Since 2013, UVA has been offering high-dose-rate brachytherapy with ultrasound-image guidance. “This has become the gold standard as the most precise form of high-dose radiation therapy available,” says UVA Cancer Center radiation oncologist Timothy Showalter, MD, who co-authored a major overhaul to the American College of Radiation guidelines for prostate brachytherapy and high-risk prostate cancer.

With a well-established brachytherapy program, UVA has seen an increased volume of patients in recent years. Showalter and colleagues offer an updated, more conformal version of the combination therapy. This 3-pronged approach includes:

  • HDR brachytherapy
  • Intensity-modulated radiation therapy
  • Use of a prostate-rectal spacer, which dramatically reduces the risk of radiation injury to the rectum

In addition to employing every technique that’s proven to improve outcomes, the UVA Health radiation oncology team offers national clinical trials. Participation in these trials requires UVA Health to be credentialed to perform at a higher bar. “It’s a real mark of our quality,” Showalter says.

Showalter has two clinical trials open for MRI-based brachytherapy: for patients who have a cancer recurrence after radiation therapy, and for high-risk patients who need brachytherapy for upfront treatment.

Proud to be part of the broader prostate cancer program, Showalter says, “We’re like the (Navy) SEAL team for prostate cancer care. We’re a small group with a lot of expertise. For every discipline, we have people who stay current on the latest treatment techniques and research. And even though our patients receive care from people who are known at the national level, we all work closely together and adjust our schedules to accommodate patients. We treat our patients like a family member,” Showalter adds.
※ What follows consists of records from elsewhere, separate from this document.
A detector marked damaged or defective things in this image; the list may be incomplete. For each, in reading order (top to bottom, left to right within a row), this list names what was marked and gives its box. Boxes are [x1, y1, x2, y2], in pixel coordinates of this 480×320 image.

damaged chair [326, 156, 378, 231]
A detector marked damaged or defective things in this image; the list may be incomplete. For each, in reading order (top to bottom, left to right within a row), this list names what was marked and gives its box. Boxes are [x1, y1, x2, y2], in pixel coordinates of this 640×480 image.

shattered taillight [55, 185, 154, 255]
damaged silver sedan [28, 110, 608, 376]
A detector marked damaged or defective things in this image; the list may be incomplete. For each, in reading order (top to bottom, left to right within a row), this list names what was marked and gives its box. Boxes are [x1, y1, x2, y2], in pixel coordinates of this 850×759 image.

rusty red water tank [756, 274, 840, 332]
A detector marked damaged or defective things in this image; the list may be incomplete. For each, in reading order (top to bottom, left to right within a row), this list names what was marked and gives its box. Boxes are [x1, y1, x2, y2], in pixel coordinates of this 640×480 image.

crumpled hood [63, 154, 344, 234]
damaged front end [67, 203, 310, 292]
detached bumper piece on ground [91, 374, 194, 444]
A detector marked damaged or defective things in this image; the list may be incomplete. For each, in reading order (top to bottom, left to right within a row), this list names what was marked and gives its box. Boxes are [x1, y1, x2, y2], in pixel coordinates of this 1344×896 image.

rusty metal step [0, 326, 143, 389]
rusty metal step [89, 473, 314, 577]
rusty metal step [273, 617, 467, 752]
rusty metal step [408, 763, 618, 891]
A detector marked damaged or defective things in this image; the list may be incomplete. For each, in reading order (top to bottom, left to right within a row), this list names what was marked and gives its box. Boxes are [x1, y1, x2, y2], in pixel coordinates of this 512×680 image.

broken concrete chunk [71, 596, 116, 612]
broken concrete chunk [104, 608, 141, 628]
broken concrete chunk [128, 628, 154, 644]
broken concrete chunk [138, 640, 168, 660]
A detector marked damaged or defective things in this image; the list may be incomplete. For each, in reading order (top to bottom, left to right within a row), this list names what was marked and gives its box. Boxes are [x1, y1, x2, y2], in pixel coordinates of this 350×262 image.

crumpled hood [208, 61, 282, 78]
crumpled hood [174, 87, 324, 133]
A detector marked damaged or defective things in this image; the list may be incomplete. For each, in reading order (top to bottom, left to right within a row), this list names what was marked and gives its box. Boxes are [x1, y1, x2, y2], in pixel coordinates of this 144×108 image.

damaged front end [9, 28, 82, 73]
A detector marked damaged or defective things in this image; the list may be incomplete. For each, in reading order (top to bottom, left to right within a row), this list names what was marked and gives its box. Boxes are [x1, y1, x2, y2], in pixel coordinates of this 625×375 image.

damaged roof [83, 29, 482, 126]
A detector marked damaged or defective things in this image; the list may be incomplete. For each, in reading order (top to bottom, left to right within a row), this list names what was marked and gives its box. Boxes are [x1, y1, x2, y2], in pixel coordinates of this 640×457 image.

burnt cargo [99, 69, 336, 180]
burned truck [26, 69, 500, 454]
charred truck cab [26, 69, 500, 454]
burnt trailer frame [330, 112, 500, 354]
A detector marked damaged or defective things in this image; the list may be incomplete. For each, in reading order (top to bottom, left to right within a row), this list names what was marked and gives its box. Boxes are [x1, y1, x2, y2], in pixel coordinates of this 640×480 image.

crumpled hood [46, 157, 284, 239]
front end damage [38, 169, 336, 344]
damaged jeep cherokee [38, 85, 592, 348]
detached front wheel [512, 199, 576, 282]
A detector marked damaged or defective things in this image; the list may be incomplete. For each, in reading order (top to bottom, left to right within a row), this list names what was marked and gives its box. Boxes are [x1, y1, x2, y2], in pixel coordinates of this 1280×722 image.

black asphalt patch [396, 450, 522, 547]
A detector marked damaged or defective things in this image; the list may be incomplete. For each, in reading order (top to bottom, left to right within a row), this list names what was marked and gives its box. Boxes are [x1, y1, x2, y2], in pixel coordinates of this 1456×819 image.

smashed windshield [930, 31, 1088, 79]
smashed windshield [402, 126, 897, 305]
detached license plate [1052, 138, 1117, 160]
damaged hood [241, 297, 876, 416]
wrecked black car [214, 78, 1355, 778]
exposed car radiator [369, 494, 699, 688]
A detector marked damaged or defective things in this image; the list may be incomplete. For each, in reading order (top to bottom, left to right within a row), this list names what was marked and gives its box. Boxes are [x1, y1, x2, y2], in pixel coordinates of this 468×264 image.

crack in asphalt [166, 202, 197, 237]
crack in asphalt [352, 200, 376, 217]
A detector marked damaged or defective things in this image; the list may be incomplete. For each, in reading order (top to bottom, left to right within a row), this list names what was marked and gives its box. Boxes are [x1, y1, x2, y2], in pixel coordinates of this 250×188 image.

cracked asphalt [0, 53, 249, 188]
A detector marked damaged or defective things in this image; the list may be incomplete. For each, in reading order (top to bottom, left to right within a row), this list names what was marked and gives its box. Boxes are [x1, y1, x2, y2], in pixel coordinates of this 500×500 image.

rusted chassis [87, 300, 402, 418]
Major Investment in the Future of Prostate Cancer Care

Always pushing the envelope, UVA is installing an MRI-based linear accelerator. “This is the latest and greatest type of technology, and UVA is making that investment,” Showalter says. With this technology, he explains, “Each day, we can visualize the patient’s tumor and make real-time adjustments to fine-tune the treatment plan.”

The UVA Health urology team is also tapping the forces of nuclear medicine by using the most advanced prostate-specific membrane antigen (PSMA) PET-CT scan to deliver treatment. “With our nuclear medicine colleagues, we can deliver radiation molecules through the bloodstream and only to prostate cancer. This is done by linking the radiation molecule to the PSMA molecule that is specific to prostate cancer,” Greene says.

Lale Kostakoglu Shields, MD, MPH, director of the UVA Division of Nuclear Medicine and Molecular Imaging, predicts that “prostate-targeted imaging and therapy will transition into clinical practice very soon, identifying those patients who have biochemical recurrence of disease, but present with undetectable tumors,” Shields adds. “All of these developments are very exciting and innovative in the quest of making metastatic prostate cancer a chronic disease rather than a fatal one.”